-- OPDRACHT --
Vat de tekst over James Howard Harris samen in twee zinnen.

-- TEKST TER BEOORDELING --
James Howard Harris, graaf van Malmesbury, (21 april 1746 - 20 november 1820) was een Britse diplomaat, die in de patriottentijd in Den Haag was gestationeerd. Hij is lid van het Lagerhuis geweest en ambassadeur in Rusland en de Republiek der Zeven Verenigde Nederlanden.
Harris studeerde in Winchester, Oxford en Leiden. Hij werd in 1767 secretaris in Madrid, waar hij al snel om zijn kundigheid bekend werd. In 1772 werd hij diplomaat in Berlijn, in 1776 ging hij naar Sint-Petersburg, in december 1784 kwam hij in Den Haag terecht. Hij wist goede contacten op te bouwen met Laurens Pieter van de Spiegel, bij Pieter Paulus kreeg hij niets voor elkaar. Harris loofde geld uit aan regenten en officieren die naar de prinsgezinden zouden overlopen.
Op 27 augustus 1786 vond een belangrijke bijeenkomst plaats op het Loo, waar op aandrang van Harris werd besloten tot een militaire expeditie om de twee stadjes Elburg en Hattem tot gehoorzaamheid te dwingen. In mei 1787 werd in het geheim een orangistische contra-revolutie voorbereid. De zaken hadden wat hem betreft al veel te lang gesleept. "Matters must be brought to a crisis." Harris moest niets van verzoening hebben. Een verzoening strekte alleen de patriotten tot voordeel. In juni 1787 stuurde Harris Gijsbert Karel van Hogendorp voor overleg naar Amersfoort met prinses Wilhelmina van Pruisen en stadhouder Willem V over haar voorgenomen tocht naar Den Haag.

[Gegevens voor ruimtelijke plaatsbepaling]
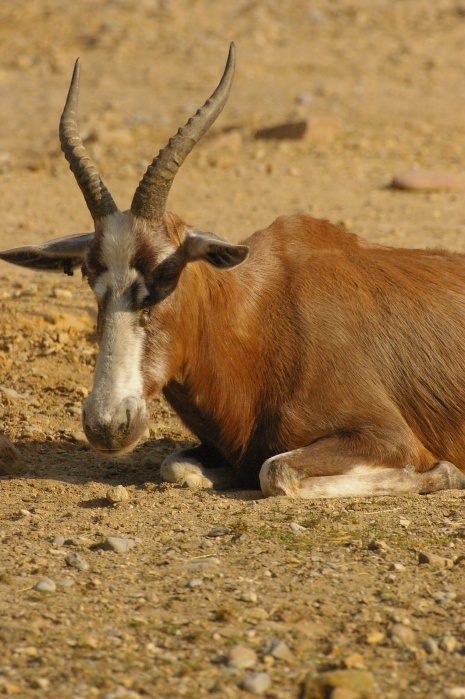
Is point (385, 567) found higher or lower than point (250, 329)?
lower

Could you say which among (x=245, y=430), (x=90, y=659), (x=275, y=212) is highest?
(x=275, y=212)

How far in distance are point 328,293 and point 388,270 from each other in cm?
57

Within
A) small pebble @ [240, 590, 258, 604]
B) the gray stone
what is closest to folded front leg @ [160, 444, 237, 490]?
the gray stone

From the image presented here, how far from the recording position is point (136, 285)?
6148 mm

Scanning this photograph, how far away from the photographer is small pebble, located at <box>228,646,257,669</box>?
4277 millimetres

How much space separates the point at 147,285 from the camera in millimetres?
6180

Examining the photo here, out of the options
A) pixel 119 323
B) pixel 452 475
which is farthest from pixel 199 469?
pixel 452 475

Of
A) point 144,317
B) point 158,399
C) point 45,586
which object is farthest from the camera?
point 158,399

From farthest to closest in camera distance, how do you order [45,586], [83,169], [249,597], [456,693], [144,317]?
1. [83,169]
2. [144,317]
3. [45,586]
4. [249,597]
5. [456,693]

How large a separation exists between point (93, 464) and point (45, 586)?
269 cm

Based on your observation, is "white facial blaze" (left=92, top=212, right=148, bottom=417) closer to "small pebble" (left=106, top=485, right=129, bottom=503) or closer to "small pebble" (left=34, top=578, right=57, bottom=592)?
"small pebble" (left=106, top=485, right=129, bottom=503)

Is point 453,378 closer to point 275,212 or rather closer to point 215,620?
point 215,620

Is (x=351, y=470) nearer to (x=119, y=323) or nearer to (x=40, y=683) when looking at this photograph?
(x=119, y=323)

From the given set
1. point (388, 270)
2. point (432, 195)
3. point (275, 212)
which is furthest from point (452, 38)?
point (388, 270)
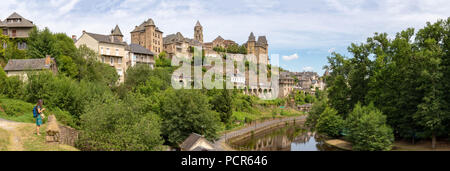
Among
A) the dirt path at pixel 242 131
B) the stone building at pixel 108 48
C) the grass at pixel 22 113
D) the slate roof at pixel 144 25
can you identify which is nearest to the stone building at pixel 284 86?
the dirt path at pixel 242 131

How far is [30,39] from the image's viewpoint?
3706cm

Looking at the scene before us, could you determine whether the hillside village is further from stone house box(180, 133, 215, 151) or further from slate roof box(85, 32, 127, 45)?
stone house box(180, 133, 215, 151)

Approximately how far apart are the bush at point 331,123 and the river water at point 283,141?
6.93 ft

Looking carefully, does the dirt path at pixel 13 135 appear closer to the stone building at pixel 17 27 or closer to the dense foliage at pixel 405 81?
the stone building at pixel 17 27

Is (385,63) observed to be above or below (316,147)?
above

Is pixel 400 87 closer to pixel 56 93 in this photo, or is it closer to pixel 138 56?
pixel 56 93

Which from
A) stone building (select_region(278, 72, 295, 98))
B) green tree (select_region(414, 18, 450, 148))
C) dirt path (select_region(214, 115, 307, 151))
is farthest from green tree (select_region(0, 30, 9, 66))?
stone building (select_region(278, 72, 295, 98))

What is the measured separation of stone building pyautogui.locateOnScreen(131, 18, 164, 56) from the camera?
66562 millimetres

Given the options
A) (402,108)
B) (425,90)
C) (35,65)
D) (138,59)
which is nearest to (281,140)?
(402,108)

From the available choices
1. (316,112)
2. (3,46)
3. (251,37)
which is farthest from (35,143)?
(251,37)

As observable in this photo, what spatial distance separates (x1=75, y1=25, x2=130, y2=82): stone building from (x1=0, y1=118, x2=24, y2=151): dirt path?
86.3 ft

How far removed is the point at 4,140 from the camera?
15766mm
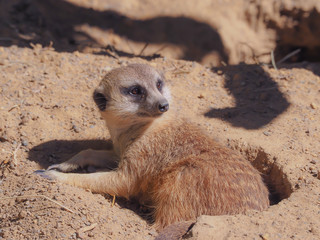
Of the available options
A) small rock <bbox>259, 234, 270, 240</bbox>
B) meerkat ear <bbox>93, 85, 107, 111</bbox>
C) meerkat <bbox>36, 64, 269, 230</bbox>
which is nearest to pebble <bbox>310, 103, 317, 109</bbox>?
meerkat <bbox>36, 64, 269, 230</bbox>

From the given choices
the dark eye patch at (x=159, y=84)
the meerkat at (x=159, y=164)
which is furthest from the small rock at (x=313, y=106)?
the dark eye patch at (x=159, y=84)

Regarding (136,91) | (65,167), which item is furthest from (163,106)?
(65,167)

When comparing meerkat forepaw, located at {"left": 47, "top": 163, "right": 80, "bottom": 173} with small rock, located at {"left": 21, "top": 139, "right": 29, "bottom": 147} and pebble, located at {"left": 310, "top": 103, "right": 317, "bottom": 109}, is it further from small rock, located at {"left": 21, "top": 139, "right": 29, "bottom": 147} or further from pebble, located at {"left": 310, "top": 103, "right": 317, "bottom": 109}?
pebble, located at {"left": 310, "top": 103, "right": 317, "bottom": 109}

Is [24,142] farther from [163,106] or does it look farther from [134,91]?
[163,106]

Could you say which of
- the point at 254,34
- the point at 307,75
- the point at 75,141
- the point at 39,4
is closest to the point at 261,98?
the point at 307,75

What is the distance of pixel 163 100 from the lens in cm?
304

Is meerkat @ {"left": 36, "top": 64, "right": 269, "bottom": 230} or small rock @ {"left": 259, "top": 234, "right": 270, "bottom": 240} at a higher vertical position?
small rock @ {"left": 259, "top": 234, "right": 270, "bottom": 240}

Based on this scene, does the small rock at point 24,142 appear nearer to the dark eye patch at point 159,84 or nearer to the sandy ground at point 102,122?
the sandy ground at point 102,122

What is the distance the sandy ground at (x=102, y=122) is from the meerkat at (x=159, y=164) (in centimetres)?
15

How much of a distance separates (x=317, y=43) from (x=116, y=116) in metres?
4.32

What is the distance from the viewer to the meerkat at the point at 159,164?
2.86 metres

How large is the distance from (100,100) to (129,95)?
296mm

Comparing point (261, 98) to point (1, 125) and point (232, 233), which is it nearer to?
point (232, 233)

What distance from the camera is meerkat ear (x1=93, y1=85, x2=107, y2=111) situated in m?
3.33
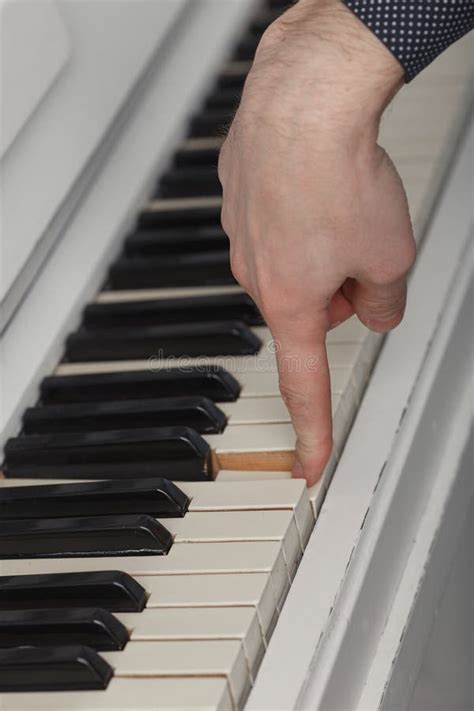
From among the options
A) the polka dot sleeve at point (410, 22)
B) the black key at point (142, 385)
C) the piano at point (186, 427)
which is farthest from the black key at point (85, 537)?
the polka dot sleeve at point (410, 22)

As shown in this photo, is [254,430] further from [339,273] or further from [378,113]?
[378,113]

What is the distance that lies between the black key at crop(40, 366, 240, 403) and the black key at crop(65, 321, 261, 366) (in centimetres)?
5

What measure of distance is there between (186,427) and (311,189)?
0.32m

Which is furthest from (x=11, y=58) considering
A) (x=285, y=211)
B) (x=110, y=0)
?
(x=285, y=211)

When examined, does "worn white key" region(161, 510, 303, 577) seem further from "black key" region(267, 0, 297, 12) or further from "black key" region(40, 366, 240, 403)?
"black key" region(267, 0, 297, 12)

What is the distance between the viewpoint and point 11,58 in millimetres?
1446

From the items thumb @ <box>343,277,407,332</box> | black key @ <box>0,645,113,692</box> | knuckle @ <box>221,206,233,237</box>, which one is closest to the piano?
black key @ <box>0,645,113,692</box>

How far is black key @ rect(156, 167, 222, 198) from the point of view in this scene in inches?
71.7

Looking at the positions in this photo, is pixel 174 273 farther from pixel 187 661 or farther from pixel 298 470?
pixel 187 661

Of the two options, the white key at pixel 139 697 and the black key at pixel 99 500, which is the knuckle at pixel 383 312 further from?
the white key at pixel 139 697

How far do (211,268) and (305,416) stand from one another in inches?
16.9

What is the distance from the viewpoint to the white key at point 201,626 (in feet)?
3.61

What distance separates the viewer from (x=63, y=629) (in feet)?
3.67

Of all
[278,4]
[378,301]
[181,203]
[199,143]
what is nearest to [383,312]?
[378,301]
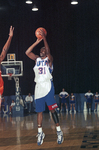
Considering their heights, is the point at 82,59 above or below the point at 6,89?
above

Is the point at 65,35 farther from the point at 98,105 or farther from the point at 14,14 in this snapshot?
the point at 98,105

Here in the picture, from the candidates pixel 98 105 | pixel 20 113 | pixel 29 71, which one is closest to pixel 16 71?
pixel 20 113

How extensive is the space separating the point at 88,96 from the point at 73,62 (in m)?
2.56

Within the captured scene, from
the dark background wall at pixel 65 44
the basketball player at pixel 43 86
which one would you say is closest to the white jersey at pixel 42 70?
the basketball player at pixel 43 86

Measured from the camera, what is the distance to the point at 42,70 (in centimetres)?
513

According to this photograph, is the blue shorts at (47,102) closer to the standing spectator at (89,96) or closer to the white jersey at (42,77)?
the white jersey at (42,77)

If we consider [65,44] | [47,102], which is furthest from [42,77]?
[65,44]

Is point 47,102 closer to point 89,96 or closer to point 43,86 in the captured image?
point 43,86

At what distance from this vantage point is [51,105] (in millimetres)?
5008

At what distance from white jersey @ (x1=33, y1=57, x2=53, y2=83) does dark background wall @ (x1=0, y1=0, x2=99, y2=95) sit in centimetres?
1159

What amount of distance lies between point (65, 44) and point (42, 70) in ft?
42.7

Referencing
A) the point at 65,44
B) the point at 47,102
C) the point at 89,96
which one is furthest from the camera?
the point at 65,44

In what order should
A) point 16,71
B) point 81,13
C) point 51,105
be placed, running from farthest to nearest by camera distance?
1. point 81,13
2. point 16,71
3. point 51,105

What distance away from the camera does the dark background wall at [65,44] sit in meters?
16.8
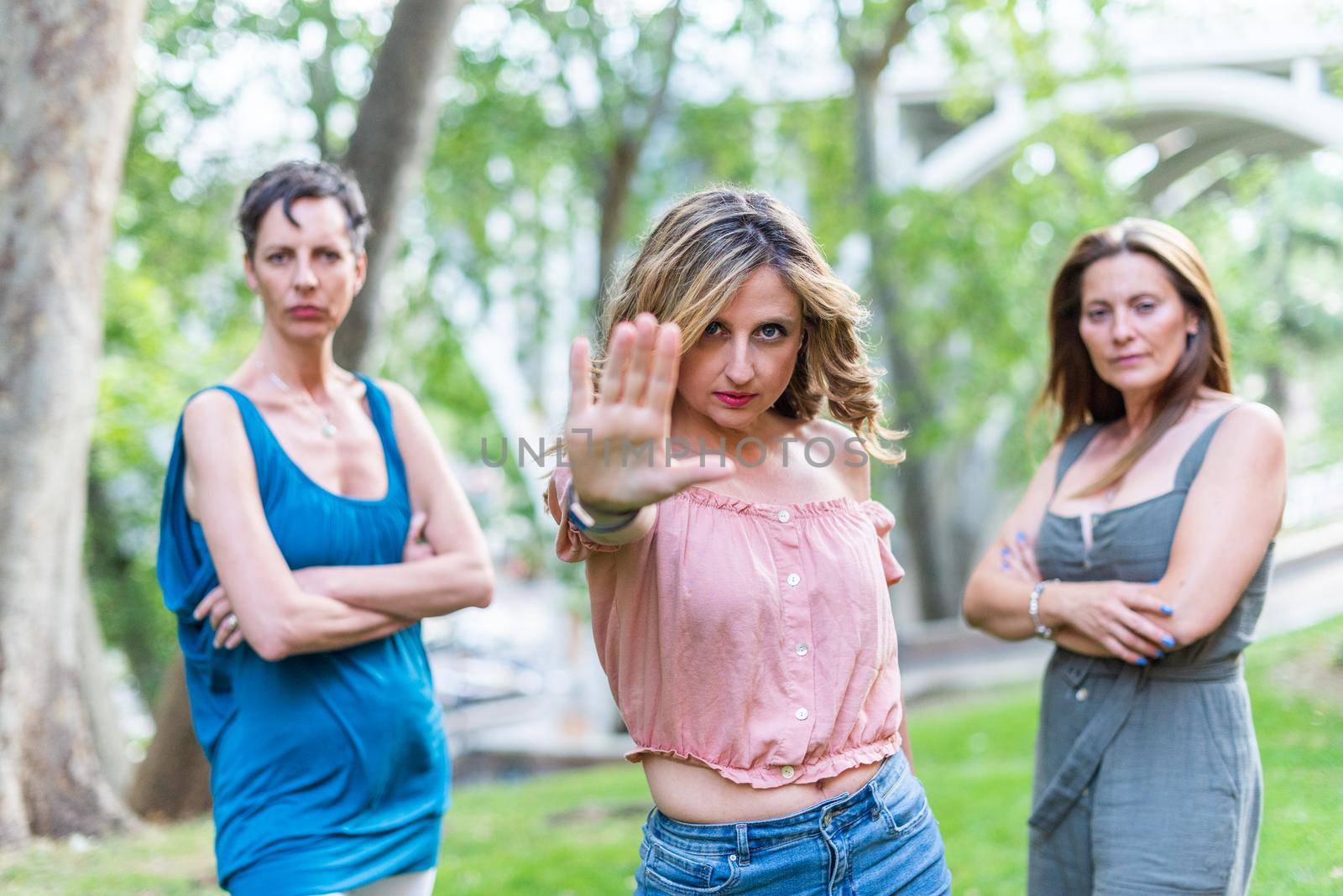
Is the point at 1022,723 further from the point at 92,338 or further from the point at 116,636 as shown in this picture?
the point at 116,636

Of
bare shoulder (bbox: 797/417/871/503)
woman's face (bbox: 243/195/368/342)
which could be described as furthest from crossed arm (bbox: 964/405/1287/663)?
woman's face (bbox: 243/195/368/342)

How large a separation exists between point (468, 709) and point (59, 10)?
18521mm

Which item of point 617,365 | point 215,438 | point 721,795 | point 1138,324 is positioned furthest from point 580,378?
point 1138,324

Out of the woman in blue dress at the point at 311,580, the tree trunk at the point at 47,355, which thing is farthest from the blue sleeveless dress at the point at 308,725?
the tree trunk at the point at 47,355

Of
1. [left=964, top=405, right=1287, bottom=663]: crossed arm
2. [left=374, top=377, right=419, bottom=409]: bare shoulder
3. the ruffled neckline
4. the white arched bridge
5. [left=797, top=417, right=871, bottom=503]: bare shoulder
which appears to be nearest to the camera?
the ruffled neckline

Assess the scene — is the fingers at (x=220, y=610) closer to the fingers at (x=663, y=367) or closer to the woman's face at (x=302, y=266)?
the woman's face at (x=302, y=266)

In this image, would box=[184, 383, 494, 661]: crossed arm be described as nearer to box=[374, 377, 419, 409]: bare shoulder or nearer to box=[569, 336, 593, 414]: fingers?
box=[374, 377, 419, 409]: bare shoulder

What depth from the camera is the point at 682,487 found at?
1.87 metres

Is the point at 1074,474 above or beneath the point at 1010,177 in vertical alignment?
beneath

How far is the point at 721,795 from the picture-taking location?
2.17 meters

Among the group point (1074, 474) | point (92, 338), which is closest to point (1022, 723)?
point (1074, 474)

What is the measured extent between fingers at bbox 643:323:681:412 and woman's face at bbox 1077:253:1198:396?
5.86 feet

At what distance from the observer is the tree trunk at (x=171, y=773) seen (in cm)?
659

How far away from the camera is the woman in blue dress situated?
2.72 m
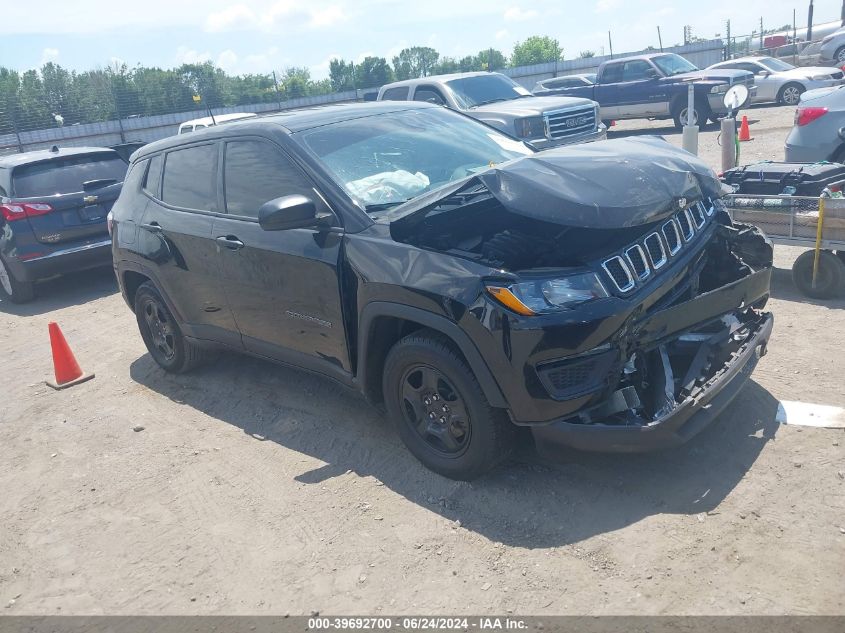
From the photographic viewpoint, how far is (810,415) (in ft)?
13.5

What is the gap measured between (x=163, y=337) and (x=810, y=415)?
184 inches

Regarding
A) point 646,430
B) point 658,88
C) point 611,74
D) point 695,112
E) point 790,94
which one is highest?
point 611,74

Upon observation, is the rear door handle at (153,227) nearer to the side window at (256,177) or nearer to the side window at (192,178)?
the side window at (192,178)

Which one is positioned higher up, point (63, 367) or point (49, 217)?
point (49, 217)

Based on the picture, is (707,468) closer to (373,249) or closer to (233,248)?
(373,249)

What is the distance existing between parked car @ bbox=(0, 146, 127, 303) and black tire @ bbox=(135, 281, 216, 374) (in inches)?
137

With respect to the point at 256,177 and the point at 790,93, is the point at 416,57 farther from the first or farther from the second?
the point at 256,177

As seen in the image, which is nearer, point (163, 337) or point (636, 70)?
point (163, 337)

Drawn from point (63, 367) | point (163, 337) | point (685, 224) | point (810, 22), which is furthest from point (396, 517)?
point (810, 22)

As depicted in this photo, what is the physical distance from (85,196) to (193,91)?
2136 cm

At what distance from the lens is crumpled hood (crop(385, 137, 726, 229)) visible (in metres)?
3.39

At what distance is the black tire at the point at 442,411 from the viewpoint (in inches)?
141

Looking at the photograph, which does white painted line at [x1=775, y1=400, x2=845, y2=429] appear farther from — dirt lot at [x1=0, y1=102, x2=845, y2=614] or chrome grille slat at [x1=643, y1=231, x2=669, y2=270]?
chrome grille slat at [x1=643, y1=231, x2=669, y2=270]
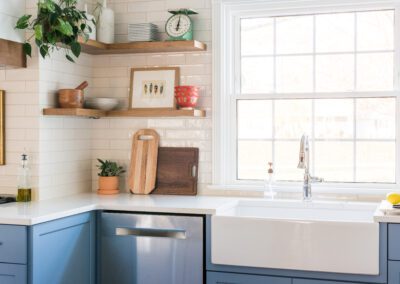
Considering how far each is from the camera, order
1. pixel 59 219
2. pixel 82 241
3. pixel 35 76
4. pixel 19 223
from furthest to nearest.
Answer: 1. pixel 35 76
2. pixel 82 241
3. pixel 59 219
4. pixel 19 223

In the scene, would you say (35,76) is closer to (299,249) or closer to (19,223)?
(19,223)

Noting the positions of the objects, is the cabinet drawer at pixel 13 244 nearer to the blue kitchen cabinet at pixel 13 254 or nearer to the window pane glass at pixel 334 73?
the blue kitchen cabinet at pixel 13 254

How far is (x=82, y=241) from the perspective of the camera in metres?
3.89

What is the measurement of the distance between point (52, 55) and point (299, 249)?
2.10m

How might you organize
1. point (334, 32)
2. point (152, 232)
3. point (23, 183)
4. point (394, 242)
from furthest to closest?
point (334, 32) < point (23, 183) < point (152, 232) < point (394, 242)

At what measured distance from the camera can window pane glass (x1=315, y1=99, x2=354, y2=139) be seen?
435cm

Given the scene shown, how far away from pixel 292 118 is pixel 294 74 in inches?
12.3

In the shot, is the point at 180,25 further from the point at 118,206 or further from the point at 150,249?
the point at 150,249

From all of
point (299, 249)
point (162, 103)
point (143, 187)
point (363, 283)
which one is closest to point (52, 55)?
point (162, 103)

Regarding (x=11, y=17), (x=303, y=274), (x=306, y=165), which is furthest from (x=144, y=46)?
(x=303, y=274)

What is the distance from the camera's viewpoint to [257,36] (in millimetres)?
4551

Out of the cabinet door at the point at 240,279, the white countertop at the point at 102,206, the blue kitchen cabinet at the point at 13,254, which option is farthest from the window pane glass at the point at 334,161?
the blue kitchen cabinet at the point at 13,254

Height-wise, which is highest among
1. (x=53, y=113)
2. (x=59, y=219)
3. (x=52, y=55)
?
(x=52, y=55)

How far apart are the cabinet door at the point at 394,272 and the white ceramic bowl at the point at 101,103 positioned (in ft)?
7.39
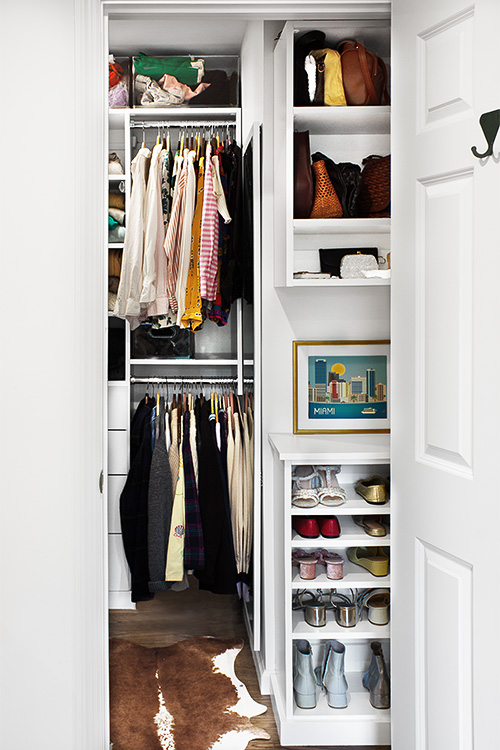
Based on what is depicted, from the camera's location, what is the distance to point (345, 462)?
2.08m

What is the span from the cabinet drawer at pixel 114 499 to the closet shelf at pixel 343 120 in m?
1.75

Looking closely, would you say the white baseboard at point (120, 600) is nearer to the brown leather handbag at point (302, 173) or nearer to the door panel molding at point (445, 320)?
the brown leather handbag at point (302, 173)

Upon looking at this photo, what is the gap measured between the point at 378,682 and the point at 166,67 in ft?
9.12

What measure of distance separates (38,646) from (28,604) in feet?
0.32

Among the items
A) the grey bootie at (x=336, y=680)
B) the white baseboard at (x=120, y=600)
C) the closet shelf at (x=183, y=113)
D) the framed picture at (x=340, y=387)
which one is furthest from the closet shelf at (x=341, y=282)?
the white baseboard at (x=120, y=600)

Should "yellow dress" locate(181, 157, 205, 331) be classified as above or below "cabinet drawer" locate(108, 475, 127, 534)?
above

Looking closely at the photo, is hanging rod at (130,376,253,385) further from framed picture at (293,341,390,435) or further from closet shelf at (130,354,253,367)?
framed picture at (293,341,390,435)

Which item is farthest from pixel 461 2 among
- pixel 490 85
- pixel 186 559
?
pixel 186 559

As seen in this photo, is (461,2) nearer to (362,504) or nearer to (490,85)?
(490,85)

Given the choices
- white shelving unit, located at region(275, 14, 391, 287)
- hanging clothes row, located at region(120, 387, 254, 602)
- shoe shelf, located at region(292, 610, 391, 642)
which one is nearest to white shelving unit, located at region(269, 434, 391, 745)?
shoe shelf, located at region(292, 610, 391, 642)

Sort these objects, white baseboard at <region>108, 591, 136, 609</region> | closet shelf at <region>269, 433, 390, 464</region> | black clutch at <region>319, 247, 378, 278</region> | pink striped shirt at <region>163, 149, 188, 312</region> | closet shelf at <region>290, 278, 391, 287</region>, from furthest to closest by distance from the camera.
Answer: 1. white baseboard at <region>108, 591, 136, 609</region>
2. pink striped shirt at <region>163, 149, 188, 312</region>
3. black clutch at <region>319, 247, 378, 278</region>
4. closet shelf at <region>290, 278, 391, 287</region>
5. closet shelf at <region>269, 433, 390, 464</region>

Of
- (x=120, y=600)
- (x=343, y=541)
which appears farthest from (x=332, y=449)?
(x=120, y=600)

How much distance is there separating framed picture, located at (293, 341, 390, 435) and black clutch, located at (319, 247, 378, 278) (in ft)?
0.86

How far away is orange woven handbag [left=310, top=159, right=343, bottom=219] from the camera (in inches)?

-- ANTWOORD --
James Howard Harris, graaf van Malmesbury (1746–1820), was een Britse diplomaat die na posten in Madrid, Berlijn en Sint-Petersburg in december 1784 in Den Haag terechtkwam, waar hij regenten en officieren geld bood om naar de prinsgezinden over te lopen. Hij wilde niets van verzoening weten, drong in augustus 1786 op het Loo aan op een militaire expeditie tegen Elburg en Hattem, en in mei 1787 werd in het geheim een orangistische contra-revolutie voorbereid.